_What to work on:_
1. In the audio deepfake detection summary below, what limited the performance of early detection methods?
2. Shorten the paragraph that begins "Potential malicious use of AI-synthesized speech" in the audio deepfake detection summary below, keeping its main facts.

_Extract:_
Retrieval-Augmented Audio Deepfake Detection

Zuheng Kang, Yayun He, Botao Zhao, Xiaoyang Qu, Junqing Peng, Jing Xiao, and Jianzong Wang. 2024. Retrieval-Augmented Audio Deepfake Detection. In Proceedings of the 2024 International Conference on Multimedia Retrieval (ICMR ‘24). Association for Computing Machinery, New York, NY, USA, 376–384. https://doi.org/10.1145/3652583.3658086

What problems does this paper address?

Audio Deepfake Detection: Detect model-generated deepfake (DF) audios.
Retrieval-based Augmentation: Augment test samples with knowledge retrieved from samples in an external knowledge base.

What’s the motivation of this paper?

Potential malicious use of AI-synthesized speech has serious personal and societal implications, increasing the need to develop effective DF detection techniques, and to build robust and reliable DF detection systems.
Early DF detection methods rely on hand-crafted features, exhibiting limited performance due to the limited size of training set.

_Dataset rows:_
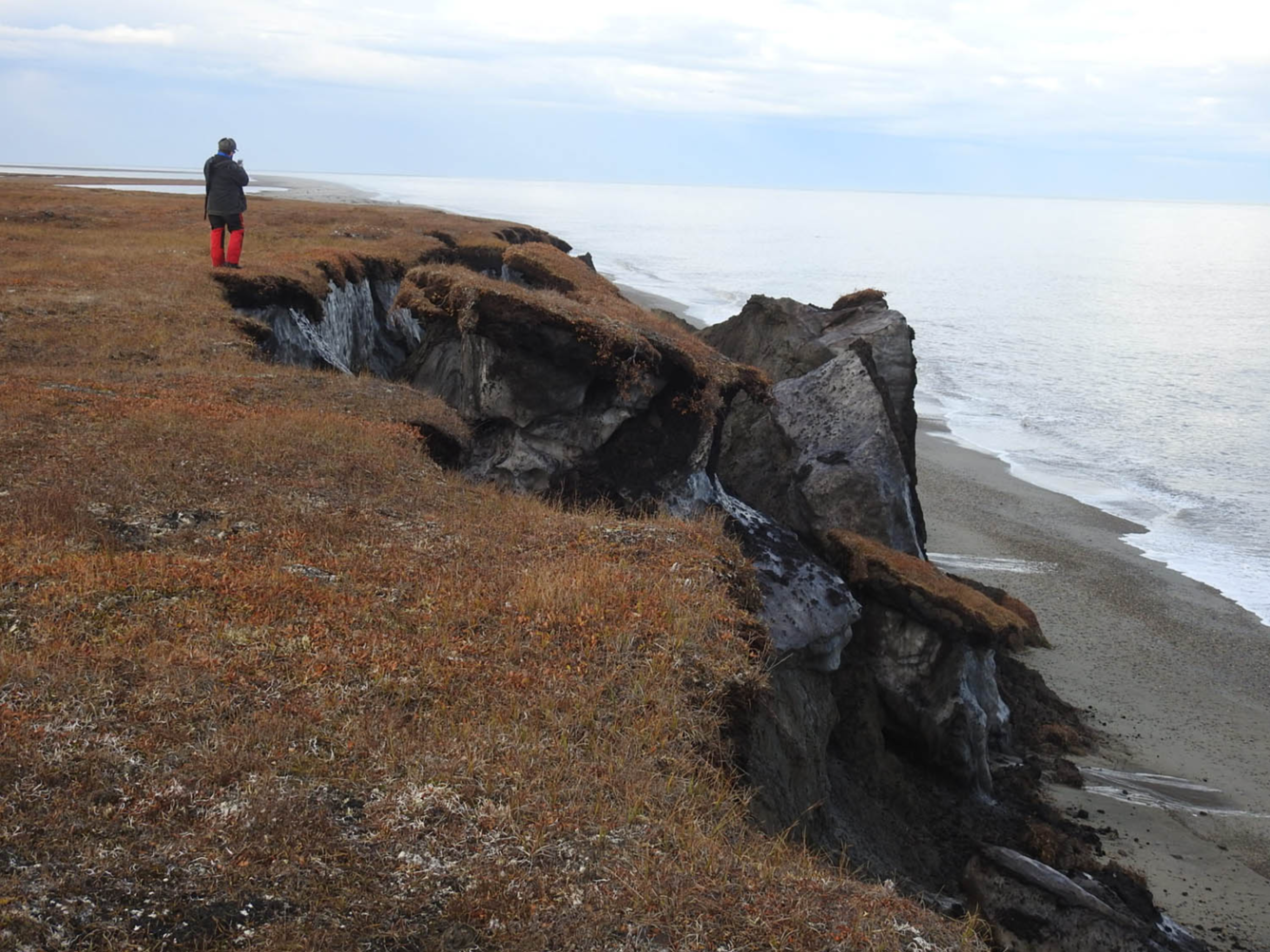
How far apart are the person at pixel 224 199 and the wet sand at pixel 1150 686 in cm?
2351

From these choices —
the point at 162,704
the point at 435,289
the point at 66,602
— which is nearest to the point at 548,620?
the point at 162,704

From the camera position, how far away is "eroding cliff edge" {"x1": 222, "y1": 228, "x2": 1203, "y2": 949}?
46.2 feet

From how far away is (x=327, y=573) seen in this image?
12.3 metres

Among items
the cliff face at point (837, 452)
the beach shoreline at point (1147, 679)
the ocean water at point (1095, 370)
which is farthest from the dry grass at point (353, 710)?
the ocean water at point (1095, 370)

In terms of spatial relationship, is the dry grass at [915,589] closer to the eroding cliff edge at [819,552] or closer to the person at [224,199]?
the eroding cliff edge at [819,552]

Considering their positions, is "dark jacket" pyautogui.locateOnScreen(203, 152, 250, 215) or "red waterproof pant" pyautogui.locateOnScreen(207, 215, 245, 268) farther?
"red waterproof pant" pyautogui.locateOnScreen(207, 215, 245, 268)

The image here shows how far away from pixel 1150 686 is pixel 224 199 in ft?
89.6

_Solutions to each task:_
1. The limited size of the training set.

2. Because misuse of AI-synthesized speech can seriously harm individuals and society, effective deepfake detection techniques and robust, reliable detection systems are increasingly needed.